🤖 AI Summary
Large language models exhibit inconsistent performance in scientific ideation, displaying pronounced "jaggedness" across tasks, domains, and prompts, which undermines their reliability in research applications. To address this, this work introduces SciAidanBench, an open-ended benchmark for scientific question generation, and systematically evaluates 19 foundation models, thereby quantifying and revealing this jaggedness for the first time. The study further proposes a novel paradigm that treats jaggedness not as a limitation but as a resource, leveraging techniques such as meta-model ensembling, inference-time compute allocation, knowledge pooling, and multi-model brainstorming to effectively integrate complementary model strengths.
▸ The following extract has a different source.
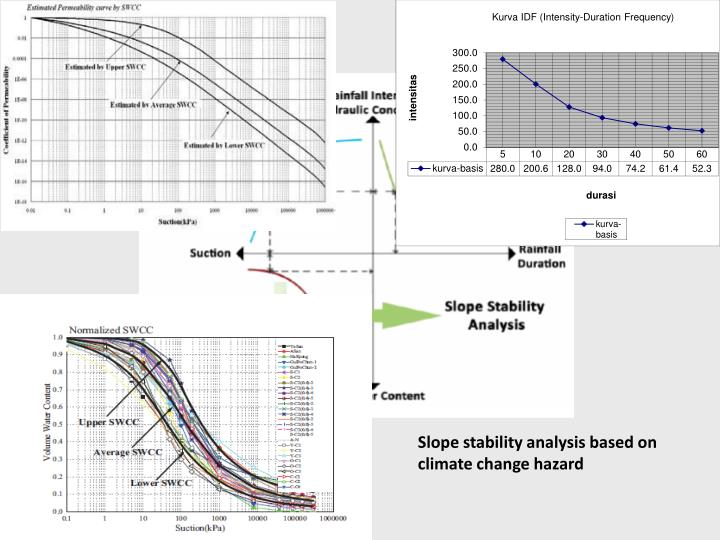 Slope stability analysis based on climate change hazard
Experiments demonstrate that this approach significantly surpasses any individual model in scientific creativity and uncovers a decoupling between general and scientific creative capabilities.
📝 Abstract
As artificial intelligence advances, models are not improving uniformly. Instead, progress unfolds in a jagged fashion, with capabilities growing unevenly across tasks, domains, and model scales. In this work, we examine this dynamic jaggedness through the lens of scientific idea generation. We introduce SciAidanBench, a benchmark of open-ended scientific questions designed to measure the scientific creativity of large language models (LLMs). Given a scientific question, models are asked to generate as many unique and coherent ideas as possible, with the total number of valid responses serving as a proxy for creative potential. Evaluating 19 base models across 8 providers (30 total variants including reasoning versions), we find that jaggedness manifests both across models and within models. First, in a cross-task comparison between general and scientific creativity, improvements in general creativity do not translate uniformly to scientific creativity, revealing divergent capability profiles across models. Second, at the prompt level, stronger models do not improve uniformly; instead, they exhibit high variability, with bursts of creativity on some questions and limited performance on others. Third, at the domain level, individual models display uneven strengths across scientific subfields, reflecting fragmented internal capability profiles. Finally, we show that this jaggedness can be harnessed. We explore mechanisms of inference-time compute, knowledge pooling, and brainstorming to combine models effectively and construct meta-model ensembles that outperform any single model. Our results position jaggedness not as a limitation, but as a resource, a structural feature of AI progress that, when understood and leveraged, can amplify LLM-driven scientific creativity.